El gobierno michoacano interpuso contra este acuerdo una controversia constitucional, alegando que el aumento repercutirá en sus finanzas públicas, dado que desde el 2012 obtuvo permiso de la CRE como “permisionario para el autoabasto para la generación de energía hidroeléctrica”.

Cuando aprobó el acuerdo, la CRE afirmó que dichas tarifas estaban rezagadas y no representaban los costos reales que la Comisión Federal de Electricidad (CFE) tenía que asumir, cargos que en consecuencia eran cubiertos por el consumidor final.
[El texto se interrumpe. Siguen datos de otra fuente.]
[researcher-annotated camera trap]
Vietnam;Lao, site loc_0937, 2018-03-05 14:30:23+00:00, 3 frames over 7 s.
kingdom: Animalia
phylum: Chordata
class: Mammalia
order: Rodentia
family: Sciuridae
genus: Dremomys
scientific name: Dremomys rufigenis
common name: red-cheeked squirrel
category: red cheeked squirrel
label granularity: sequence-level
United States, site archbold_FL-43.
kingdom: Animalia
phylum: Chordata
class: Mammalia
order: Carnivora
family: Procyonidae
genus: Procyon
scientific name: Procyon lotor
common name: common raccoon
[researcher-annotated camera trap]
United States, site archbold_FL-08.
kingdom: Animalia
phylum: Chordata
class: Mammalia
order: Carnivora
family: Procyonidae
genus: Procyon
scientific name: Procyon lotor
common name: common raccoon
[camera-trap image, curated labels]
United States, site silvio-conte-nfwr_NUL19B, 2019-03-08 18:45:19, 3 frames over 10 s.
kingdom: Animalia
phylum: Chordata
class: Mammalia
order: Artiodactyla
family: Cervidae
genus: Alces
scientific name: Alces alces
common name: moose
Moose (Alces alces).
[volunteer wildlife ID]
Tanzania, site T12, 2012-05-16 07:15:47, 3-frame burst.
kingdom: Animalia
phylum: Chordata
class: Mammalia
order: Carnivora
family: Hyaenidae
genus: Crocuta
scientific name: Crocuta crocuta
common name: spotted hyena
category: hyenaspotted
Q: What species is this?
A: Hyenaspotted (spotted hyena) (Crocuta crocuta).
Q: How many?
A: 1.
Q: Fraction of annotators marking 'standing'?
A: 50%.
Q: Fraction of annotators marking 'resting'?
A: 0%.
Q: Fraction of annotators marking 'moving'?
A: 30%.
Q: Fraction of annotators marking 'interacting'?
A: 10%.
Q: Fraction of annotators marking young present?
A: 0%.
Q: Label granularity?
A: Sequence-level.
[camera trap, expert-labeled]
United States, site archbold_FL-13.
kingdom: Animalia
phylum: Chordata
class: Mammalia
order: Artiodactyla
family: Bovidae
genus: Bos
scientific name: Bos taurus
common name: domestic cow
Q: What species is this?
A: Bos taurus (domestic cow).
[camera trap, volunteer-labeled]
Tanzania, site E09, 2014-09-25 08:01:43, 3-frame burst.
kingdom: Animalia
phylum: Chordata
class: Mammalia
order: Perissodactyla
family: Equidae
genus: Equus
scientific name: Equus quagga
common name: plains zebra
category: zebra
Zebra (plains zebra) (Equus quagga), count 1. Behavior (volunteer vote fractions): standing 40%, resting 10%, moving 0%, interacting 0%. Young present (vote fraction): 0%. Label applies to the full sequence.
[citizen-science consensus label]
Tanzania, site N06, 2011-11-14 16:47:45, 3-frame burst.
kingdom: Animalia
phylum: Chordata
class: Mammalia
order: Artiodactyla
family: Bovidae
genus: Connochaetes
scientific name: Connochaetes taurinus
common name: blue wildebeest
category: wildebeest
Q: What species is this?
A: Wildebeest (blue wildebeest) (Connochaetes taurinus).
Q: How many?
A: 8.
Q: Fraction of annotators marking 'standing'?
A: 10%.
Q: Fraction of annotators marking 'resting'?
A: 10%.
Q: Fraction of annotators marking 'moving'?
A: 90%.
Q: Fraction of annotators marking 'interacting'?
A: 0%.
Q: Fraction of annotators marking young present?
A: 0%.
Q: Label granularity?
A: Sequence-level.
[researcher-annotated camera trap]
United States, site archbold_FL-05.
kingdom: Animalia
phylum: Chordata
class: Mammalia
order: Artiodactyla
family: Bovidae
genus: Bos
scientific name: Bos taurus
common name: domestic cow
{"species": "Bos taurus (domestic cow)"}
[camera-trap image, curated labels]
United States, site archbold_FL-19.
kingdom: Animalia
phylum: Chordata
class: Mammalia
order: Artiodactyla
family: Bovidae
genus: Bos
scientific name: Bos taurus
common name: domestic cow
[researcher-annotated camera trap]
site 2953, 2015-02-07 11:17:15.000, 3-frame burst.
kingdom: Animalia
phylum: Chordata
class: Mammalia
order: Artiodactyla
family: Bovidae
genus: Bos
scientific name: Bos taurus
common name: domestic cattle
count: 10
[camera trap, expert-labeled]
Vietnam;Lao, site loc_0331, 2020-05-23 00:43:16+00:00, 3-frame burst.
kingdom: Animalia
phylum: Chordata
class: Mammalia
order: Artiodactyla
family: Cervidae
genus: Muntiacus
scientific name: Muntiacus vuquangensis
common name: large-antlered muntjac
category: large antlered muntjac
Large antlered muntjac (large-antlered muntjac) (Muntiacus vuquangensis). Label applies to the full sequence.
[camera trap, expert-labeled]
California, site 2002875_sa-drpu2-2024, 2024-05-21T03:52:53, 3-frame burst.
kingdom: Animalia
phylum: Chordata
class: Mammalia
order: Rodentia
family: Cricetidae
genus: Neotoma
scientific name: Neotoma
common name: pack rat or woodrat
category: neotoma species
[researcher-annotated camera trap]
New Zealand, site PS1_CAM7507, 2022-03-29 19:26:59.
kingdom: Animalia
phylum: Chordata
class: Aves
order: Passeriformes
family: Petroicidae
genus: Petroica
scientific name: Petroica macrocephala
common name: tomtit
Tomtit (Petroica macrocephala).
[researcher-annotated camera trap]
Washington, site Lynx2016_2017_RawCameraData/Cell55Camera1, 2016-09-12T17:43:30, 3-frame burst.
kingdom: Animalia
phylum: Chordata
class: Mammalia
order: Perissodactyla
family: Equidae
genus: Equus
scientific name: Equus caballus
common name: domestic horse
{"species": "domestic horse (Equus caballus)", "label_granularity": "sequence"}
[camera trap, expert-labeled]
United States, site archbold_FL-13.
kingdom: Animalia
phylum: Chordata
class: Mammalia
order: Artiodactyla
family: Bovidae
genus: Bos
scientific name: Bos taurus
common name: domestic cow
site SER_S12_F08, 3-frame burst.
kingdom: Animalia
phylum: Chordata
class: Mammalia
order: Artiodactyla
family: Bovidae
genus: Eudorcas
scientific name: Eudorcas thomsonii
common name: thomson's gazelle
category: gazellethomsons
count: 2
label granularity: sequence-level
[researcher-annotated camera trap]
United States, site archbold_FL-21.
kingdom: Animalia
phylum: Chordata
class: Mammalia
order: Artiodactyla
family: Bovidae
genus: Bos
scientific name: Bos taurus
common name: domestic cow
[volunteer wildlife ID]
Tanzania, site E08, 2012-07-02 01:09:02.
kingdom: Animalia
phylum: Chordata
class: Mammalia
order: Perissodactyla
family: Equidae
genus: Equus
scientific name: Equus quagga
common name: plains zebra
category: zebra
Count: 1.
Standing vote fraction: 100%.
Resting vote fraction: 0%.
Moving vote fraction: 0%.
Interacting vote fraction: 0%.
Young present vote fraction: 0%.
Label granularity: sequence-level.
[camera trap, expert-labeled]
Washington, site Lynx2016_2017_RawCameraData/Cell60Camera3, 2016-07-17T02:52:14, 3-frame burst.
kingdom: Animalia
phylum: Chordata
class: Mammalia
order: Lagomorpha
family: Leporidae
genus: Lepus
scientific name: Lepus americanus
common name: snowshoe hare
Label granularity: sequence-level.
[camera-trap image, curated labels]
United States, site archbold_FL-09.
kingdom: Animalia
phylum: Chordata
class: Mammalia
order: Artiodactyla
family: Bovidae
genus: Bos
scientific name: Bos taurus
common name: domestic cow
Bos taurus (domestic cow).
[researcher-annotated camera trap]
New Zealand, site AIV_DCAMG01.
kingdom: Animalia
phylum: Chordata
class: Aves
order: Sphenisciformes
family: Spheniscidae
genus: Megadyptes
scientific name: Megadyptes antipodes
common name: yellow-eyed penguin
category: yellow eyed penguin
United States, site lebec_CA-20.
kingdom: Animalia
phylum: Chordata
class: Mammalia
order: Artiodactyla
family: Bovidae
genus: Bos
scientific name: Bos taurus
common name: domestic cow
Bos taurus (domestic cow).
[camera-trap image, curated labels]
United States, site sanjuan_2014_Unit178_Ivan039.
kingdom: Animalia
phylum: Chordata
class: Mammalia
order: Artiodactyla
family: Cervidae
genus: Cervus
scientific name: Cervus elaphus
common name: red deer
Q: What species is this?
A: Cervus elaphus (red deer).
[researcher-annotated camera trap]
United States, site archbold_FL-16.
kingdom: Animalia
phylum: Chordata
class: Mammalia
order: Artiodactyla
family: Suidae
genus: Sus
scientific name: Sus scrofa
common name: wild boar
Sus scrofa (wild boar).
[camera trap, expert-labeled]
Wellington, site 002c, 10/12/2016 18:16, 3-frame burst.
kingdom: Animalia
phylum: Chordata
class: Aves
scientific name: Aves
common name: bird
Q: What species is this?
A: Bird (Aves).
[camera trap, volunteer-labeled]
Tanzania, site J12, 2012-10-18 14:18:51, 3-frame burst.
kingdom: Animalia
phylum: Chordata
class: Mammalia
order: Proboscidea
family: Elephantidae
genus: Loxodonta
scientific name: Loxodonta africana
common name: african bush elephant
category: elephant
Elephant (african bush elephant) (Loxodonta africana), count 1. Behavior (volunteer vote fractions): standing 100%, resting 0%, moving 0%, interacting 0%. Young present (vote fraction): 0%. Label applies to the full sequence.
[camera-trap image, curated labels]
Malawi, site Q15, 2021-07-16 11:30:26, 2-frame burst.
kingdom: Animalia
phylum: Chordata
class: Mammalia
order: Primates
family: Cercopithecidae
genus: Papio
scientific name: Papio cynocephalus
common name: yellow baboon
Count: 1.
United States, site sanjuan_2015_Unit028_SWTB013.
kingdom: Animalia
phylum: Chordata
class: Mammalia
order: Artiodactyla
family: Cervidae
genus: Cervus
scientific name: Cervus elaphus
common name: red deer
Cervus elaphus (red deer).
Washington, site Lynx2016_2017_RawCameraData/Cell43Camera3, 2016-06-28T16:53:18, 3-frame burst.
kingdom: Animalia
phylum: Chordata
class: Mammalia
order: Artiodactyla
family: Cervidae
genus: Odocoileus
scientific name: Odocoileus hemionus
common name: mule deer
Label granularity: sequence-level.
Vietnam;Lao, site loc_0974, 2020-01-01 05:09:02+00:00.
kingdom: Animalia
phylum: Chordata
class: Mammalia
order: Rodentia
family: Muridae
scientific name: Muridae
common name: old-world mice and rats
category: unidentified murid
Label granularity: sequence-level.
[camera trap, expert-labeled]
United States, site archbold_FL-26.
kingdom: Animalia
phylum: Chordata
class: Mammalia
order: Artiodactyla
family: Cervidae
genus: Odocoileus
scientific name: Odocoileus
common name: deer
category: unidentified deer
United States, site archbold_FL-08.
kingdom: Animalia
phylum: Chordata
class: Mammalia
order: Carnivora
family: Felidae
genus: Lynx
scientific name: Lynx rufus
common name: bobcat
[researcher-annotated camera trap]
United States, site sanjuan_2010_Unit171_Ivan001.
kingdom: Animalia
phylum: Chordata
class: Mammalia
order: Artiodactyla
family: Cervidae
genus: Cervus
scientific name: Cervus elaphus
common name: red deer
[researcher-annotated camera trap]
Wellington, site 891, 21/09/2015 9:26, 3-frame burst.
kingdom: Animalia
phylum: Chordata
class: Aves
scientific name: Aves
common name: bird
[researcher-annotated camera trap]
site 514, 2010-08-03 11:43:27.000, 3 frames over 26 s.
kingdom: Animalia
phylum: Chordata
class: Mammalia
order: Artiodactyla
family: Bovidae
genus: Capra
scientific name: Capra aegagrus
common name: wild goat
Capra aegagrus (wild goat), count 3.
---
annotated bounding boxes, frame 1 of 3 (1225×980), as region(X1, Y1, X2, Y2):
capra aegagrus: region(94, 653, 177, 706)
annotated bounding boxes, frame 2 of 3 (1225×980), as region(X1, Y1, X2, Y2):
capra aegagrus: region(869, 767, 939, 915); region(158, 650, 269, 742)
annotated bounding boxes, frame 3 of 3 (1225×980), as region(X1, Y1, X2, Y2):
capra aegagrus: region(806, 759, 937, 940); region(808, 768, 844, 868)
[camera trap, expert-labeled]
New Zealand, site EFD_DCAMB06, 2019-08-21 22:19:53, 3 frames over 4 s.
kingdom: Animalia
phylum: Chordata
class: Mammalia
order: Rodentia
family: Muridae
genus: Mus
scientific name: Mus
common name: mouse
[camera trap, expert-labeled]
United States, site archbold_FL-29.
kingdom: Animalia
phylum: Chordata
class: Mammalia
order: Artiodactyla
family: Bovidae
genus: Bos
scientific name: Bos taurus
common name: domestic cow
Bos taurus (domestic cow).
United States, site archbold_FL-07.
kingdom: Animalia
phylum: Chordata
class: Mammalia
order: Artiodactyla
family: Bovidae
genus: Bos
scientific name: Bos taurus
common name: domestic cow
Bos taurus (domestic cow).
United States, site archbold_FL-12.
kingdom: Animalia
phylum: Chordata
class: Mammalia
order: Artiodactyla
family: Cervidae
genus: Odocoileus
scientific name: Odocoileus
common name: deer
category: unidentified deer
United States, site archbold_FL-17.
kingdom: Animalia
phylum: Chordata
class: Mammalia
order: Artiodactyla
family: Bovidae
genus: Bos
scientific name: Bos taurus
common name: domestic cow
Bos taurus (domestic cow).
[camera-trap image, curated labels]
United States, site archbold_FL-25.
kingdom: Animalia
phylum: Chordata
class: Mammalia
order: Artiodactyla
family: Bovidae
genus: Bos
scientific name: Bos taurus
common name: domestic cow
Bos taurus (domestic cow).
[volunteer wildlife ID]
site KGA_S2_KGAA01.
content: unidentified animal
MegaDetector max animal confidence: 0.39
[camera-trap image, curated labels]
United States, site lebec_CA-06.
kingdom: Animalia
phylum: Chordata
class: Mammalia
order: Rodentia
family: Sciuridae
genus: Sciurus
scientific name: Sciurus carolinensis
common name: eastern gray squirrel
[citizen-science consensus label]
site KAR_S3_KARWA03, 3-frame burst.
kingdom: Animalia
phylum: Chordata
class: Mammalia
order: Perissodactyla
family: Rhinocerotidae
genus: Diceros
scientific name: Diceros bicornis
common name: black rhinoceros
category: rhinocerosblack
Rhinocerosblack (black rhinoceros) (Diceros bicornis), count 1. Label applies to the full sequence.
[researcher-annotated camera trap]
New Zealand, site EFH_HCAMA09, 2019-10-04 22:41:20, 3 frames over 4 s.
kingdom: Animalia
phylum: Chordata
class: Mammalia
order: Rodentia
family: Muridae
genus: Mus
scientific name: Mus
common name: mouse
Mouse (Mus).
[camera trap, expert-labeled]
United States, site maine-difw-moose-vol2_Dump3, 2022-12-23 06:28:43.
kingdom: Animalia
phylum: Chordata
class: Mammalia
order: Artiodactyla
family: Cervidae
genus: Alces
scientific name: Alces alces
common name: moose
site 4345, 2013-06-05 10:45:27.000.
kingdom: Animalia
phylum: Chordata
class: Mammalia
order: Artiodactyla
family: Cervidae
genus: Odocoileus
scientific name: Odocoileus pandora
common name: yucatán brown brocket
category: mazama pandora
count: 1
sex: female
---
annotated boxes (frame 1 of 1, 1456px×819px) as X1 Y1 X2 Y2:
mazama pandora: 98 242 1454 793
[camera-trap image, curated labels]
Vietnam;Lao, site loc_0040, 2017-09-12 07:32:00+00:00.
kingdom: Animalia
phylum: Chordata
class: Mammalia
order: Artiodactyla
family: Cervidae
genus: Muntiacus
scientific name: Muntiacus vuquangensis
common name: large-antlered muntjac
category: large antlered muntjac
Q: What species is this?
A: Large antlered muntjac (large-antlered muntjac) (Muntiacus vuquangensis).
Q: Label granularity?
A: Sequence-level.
Así lo expuso la CRE: “Con esta acción, permitimos que el Generador de Intermediación de Contratos Legados, recupere los costos de porteo, favoreciendo una competencia simétrica y justa para todos los regulados y beneficiando a los usuarios finales con menores tarifas.”

Sin embargo, los autogeneradores afirmaron que estos cambios aumentarán hasta en un 31 por ciento la tarifa que les cobra la CFE para poder conducir la electricidad, desde el lugar que la producen, hasta donde la consumen.

En su caso, el gobierno de Michoacán decidió impugnar la medida por vía de una controversia constitucional, la cual fue desestimada por la ministra Piña como improcedente, conforme a lo estipulado en el artículo 105 de la Constitución general.

Y es que el juicio de controversia constitucional está diseñado para resolver conflictos en donde poderes u órganos del Estado aducen la invasión de sus competencias, lo cual en este caso no ocurre, pues la autoridad estatal no tiene atribuciones legislativas en cuanto al manejo de la energía eléctrica.

El acuerdo de desechamiento señala que, si bien el gobierno de Michoacán puede sentirme agraviado por el alza de las tarifas, no es por la vía de la controversia que pueda combatirla.